▶ GOAL: Extract the complete listing and output it unchanged.

▶ DATASET ENTRIES:
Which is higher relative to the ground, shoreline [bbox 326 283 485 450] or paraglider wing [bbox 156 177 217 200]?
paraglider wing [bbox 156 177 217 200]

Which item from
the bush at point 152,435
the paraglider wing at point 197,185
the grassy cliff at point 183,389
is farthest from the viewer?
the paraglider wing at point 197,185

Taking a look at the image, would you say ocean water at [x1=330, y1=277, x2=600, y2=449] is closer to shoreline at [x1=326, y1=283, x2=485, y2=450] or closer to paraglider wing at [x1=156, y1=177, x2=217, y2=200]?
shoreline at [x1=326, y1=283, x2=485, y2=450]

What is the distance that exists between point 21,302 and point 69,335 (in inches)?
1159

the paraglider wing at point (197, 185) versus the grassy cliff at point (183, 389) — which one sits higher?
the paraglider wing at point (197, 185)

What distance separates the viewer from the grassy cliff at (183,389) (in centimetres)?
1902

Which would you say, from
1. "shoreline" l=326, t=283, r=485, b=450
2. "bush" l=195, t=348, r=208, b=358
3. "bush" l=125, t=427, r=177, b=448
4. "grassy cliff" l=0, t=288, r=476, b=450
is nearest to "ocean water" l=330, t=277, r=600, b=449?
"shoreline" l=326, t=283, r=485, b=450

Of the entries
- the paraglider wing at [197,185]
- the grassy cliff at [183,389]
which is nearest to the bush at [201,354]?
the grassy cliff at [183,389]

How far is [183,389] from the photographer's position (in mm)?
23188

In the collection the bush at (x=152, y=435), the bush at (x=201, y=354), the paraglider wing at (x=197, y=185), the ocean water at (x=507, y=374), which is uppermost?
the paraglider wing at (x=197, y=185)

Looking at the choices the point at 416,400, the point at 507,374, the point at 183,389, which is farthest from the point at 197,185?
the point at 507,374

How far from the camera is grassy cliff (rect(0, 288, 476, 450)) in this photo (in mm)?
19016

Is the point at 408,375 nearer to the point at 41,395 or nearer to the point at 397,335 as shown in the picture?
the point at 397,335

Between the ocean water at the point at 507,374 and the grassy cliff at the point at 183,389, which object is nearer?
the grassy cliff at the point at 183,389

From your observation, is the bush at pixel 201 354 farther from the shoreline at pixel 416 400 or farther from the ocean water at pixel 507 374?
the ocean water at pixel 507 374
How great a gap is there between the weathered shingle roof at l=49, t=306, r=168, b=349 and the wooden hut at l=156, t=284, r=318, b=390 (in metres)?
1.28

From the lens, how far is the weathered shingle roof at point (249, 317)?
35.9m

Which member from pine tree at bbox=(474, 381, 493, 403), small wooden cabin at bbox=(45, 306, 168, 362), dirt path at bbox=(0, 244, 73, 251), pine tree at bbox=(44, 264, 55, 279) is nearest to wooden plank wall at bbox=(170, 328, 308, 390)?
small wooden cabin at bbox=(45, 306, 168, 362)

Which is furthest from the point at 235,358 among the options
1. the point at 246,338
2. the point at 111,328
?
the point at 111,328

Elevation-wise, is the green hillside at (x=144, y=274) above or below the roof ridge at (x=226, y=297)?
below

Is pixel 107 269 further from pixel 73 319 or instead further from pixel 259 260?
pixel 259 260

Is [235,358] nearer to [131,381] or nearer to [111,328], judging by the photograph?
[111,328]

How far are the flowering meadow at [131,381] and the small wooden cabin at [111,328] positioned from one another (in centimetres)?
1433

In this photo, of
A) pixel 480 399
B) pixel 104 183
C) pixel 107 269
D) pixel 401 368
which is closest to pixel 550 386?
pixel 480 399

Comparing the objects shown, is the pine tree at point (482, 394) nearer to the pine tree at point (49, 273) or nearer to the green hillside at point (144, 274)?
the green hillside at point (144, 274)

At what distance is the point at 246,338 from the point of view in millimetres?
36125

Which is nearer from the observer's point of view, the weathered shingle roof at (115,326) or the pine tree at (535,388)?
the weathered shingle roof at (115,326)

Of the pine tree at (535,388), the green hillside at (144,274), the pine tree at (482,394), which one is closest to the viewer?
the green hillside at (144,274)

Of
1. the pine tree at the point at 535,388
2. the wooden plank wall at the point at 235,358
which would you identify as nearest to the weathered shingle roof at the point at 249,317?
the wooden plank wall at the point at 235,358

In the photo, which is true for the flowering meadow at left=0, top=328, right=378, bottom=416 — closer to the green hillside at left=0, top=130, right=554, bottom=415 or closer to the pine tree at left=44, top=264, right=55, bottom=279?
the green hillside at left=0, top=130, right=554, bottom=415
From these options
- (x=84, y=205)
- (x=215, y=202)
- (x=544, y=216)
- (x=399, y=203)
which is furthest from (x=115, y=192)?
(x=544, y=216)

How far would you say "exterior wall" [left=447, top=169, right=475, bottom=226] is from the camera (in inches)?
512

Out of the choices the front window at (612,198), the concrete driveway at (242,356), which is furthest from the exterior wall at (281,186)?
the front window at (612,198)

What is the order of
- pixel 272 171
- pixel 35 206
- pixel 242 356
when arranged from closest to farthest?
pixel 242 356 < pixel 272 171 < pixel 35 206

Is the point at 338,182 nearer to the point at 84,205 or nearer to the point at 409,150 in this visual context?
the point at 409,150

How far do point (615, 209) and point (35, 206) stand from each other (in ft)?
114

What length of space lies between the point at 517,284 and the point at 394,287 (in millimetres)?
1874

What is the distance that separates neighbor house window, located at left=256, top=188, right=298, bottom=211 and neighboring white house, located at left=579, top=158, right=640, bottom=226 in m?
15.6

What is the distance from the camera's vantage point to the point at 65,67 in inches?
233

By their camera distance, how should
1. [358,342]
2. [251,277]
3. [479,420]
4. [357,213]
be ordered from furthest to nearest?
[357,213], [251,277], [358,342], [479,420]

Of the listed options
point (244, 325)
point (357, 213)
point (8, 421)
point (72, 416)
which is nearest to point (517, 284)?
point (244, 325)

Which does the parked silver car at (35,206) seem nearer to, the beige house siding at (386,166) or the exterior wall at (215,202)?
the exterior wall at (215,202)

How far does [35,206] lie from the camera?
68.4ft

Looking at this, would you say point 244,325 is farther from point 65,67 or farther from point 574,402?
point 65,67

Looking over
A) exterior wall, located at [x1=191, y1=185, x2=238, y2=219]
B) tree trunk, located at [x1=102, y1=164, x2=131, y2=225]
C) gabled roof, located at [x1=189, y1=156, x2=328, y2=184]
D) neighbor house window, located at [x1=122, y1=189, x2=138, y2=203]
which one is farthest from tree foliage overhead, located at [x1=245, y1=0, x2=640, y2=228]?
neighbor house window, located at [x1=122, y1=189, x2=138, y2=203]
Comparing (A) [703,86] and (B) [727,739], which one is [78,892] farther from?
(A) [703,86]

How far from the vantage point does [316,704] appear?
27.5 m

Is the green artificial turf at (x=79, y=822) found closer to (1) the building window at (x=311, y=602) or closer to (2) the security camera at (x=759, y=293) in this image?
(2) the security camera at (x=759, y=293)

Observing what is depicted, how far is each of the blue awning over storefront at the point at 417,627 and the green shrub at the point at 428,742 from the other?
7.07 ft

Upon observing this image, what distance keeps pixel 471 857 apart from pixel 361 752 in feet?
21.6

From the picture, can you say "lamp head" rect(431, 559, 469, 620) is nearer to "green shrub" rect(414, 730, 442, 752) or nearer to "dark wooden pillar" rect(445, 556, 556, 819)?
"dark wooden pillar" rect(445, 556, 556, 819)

▶ WRITTEN ANSWER:
Which is higher relative to the ground, shoreline [bbox 326 283 485 450] or paraglider wing [bbox 156 177 217 200]?
paraglider wing [bbox 156 177 217 200]

Which item from
the bush at point 152,435
the paraglider wing at point 197,185
the grassy cliff at point 183,389
is farthest from the viewer?
the paraglider wing at point 197,185

Taking a look at the image, would you say ocean water at [x1=330, y1=277, x2=600, y2=449] is closer to shoreline at [x1=326, y1=283, x2=485, y2=450] or closer to paraglider wing at [x1=156, y1=177, x2=217, y2=200]?
shoreline at [x1=326, y1=283, x2=485, y2=450]

What is the distance that exists between point 21,302 and point 69,335 (in inches)?
1159

the paraglider wing at point (197, 185) versus the grassy cliff at point (183, 389) — which one sits higher?
the paraglider wing at point (197, 185)

What distance separates the viewer from the grassy cliff at (183,389) (in centimetres)?
1902

Which would you say, from
1. "shoreline" l=326, t=283, r=485, b=450
2. "bush" l=195, t=348, r=208, b=358
3. "bush" l=125, t=427, r=177, b=448
4. "grassy cliff" l=0, t=288, r=476, b=450
is nearest to "ocean water" l=330, t=277, r=600, b=449?
"shoreline" l=326, t=283, r=485, b=450

Of the entries
- the paraglider wing at [197,185]
- the grassy cliff at [183,389]
which is nearest to the bush at [201,354]?
the grassy cliff at [183,389]

How far is [183,389] from the photographer's position (in mm)?
23188

In the collection the bush at (x=152, y=435), the bush at (x=201, y=354), the paraglider wing at (x=197, y=185), the ocean water at (x=507, y=374), which is uppermost?
the paraglider wing at (x=197, y=185)

Looking at the choices the point at 416,400, the point at 507,374, the point at 183,389, which is farthest from the point at 197,185?
the point at 507,374

How far from the camera is grassy cliff (rect(0, 288, 476, 450)) in this photo (in mm)?
19016

Is the point at 408,375 nearer to the point at 41,395 or nearer to the point at 397,335 as shown in the picture?
the point at 397,335

Between the ocean water at the point at 507,374 and the grassy cliff at the point at 183,389, which object is nearer?
the grassy cliff at the point at 183,389

From your observation, is the bush at pixel 201 354 farther from the shoreline at pixel 416 400 or farther from the ocean water at pixel 507 374?
the ocean water at pixel 507 374
How great a gap is there between the weathered shingle roof at l=49, t=306, r=168, b=349 and the wooden hut at l=156, t=284, r=318, b=390 (in metres)?
1.28

From the lens, how far is the weathered shingle roof at point (249, 317)?
35.9m

Which member from pine tree at bbox=(474, 381, 493, 403), small wooden cabin at bbox=(45, 306, 168, 362), dirt path at bbox=(0, 244, 73, 251), pine tree at bbox=(44, 264, 55, 279) is nearest to wooden plank wall at bbox=(170, 328, 308, 390)?
small wooden cabin at bbox=(45, 306, 168, 362)

Which is furthest from the point at 235,358 among the options
1. the point at 246,338
2. the point at 111,328
?
the point at 111,328

Elevation-wise, is the green hillside at (x=144, y=274) above or below the roof ridge at (x=226, y=297)?
below

Is pixel 107 269 further from pixel 73 319 or instead further from pixel 259 260?
pixel 259 260

Is [235,358] nearer to [131,381] or nearer to [111,328], judging by the photograph?
[111,328]

How far are the flowering meadow at [131,381] and the small wooden cabin at [111,328] positioned from one another (in centimetres)?
1433

In this photo, of
A) pixel 480 399
B) pixel 104 183
C) pixel 107 269
D) pixel 401 368
which is closest to pixel 550 386?
pixel 480 399

Comparing the objects shown, is the pine tree at point (482, 394) nearer to the pine tree at point (49, 273) or nearer to the green hillside at point (144, 274)?
the green hillside at point (144, 274)

At what distance is the point at 246,338 from the point of view in millimetres?
36125

Which is nearer from the observer's point of view, the weathered shingle roof at (115,326) or the pine tree at (535,388)?
the weathered shingle roof at (115,326)

Of the pine tree at (535,388), the green hillside at (144,274), the pine tree at (482,394), which one is closest to the viewer?
the green hillside at (144,274)

Of
1. the pine tree at the point at 535,388
2. the wooden plank wall at the point at 235,358
which would you identify as nearest to the weathered shingle roof at the point at 249,317?
the wooden plank wall at the point at 235,358

In the photo, which is true for the flowering meadow at left=0, top=328, right=378, bottom=416 — closer to the green hillside at left=0, top=130, right=554, bottom=415 or closer to the pine tree at left=44, top=264, right=55, bottom=279?
the green hillside at left=0, top=130, right=554, bottom=415
From these options
- (x=84, y=205)
- (x=215, y=202)
- (x=544, y=216)
- (x=399, y=203)
which is furthest from (x=115, y=192)?
(x=544, y=216)

How far would you say "exterior wall" [left=447, top=169, right=475, bottom=226] is from the camera (in inches)?
512

Out of the choices the front window at (612,198), the concrete driveway at (242,356), which is furthest from the exterior wall at (281,186)?
the front window at (612,198)

What is the order of
- pixel 272 171
- pixel 35 206
- pixel 242 356
when arranged from closest to farthest?
pixel 242 356 < pixel 272 171 < pixel 35 206

Is the point at 338,182 nearer to the point at 84,205 or nearer to the point at 409,150 in this visual context?
the point at 409,150

How far do point (615, 209) and point (35, 206) stand from each other (in ft)?
114

What length of space lies between the point at 517,284 and the point at 394,287 (in millimetres)?
1874

What is the distance that separates neighbor house window, located at left=256, top=188, right=298, bottom=211 and neighboring white house, located at left=579, top=158, right=640, bottom=226 in m?
15.6

What is the distance from the camera's vantage point to the point at 65,67 in inches?
233

By their camera distance, how should
1. [358,342]
2. [251,277]
3. [479,420]
4. [357,213]
be ordered from furthest to nearest?
[357,213], [251,277], [358,342], [479,420]

Of the listed options
point (244, 325)
point (357, 213)
point (8, 421)
point (72, 416)
which is nearest to point (517, 284)?
point (244, 325)

Which does the parked silver car at (35,206) seem nearer to, the beige house siding at (386,166) or the exterior wall at (215,202)?
the exterior wall at (215,202)

How far does [35,206] lie from the camera?
68.4ft

Looking at this, would you say point 244,325 is farther from point 65,67 or farther from point 574,402?
point 65,67

Looking over
A) exterior wall, located at [x1=191, y1=185, x2=238, y2=219]
B) tree trunk, located at [x1=102, y1=164, x2=131, y2=225]
C) gabled roof, located at [x1=189, y1=156, x2=328, y2=184]
D) neighbor house window, located at [x1=122, y1=189, x2=138, y2=203]
which one is farthest from tree foliage overhead, located at [x1=245, y1=0, x2=640, y2=228]?
neighbor house window, located at [x1=122, y1=189, x2=138, y2=203]
Comparing (A) [703,86] and (B) [727,739], which one is [78,892] farther from?
(A) [703,86]

How far from the vantage point does [316,704] appear?
27.5 m

Is the green artificial turf at (x=79, y=822) found closer to (1) the building window at (x=311, y=602) or closer to (2) the security camera at (x=759, y=293) in this image?
(2) the security camera at (x=759, y=293)

Observing what is depicted, how far is each of the blue awning over storefront at the point at 417,627 and the green shrub at the point at 428,742 from the other?
7.07 ft

Upon observing this image, what distance keeps pixel 471 857 apart from pixel 361 752 in feet?
21.6

From the picture, can you say "lamp head" rect(431, 559, 469, 620) is nearer to "green shrub" rect(414, 730, 442, 752) or nearer to "dark wooden pillar" rect(445, 556, 556, 819)?
"dark wooden pillar" rect(445, 556, 556, 819)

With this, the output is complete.